• _SOURCE DOCUMENT_:
My question is does anyone know where one could find info on house prices for this time frame ie. 2004 - so to have something to check against in terms of seeing if these prices being offered are accurate?
Thanks.


----------



## Guideline (11 Apr 2009)

Senna said:


> Firstly i'm guessing the OP has genuine interest in the house.  The EA usualy states these "offers" because thats a price the vendor will not go below, by saying you would considder an amount close to it, you are giving the EA room to go back to the vendor, with the chance of a slightly lower offer.  But as i said you have not named any amount but atleast you know the 298k is bull and they will take below it.  The balls in your court then.




I aggree with Parkmagic here.  Say you have a genuine interest in the house, but at the right price, you dont have to say what the price i.e. "a fair bit" below the asking price.


----------



## MrMan (13 Apr 2009)

• _PROVIDED INFORMATION_:
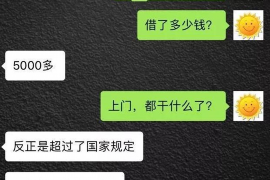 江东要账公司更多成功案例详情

---

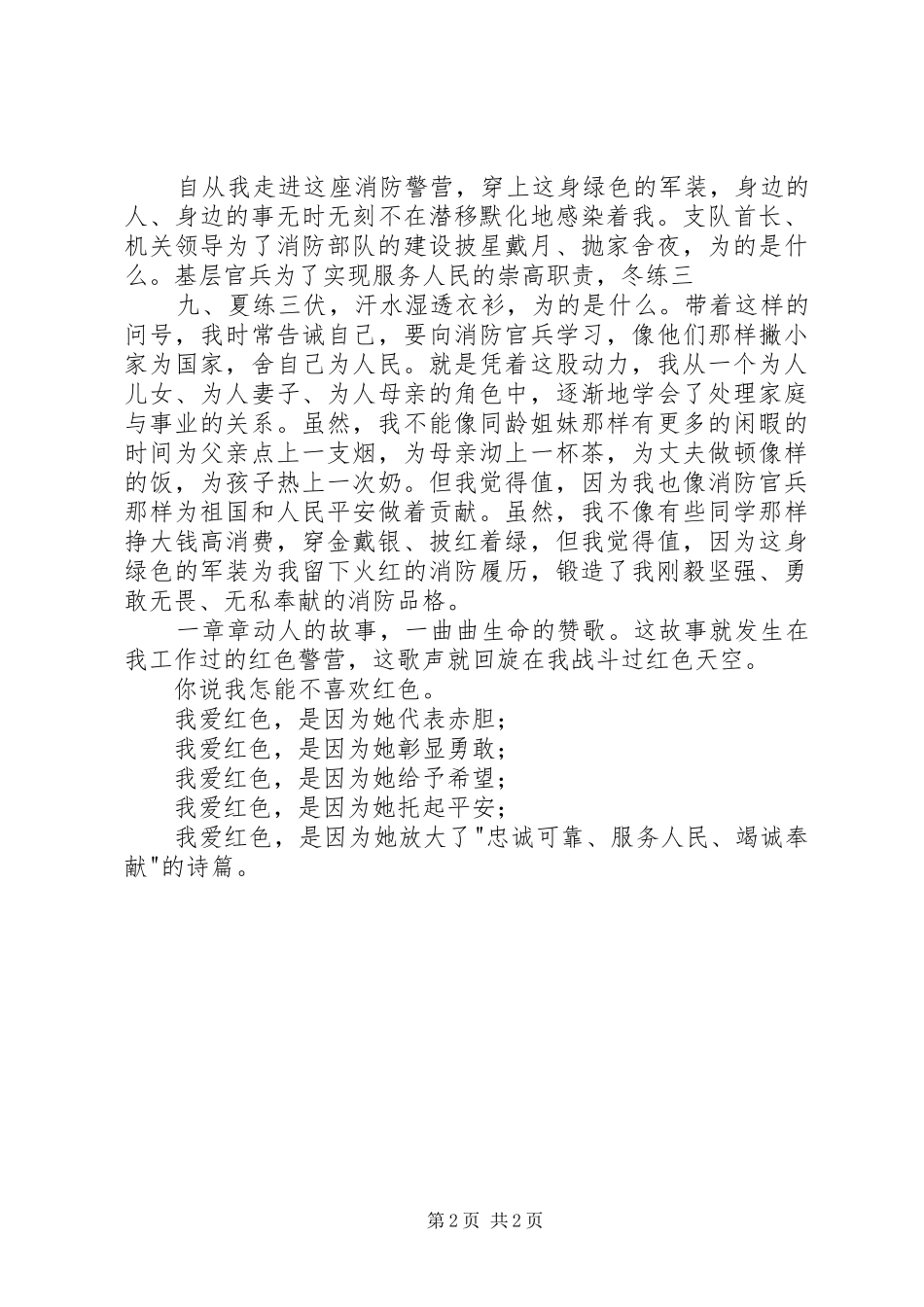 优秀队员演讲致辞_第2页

* * *

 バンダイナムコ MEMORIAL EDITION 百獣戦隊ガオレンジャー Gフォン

• _WORK ORDER_: What year does the first poster in the forum thread want house price information for? Answer using only the forum thread, not the lines.

• _TASK RESPONSE_: 2004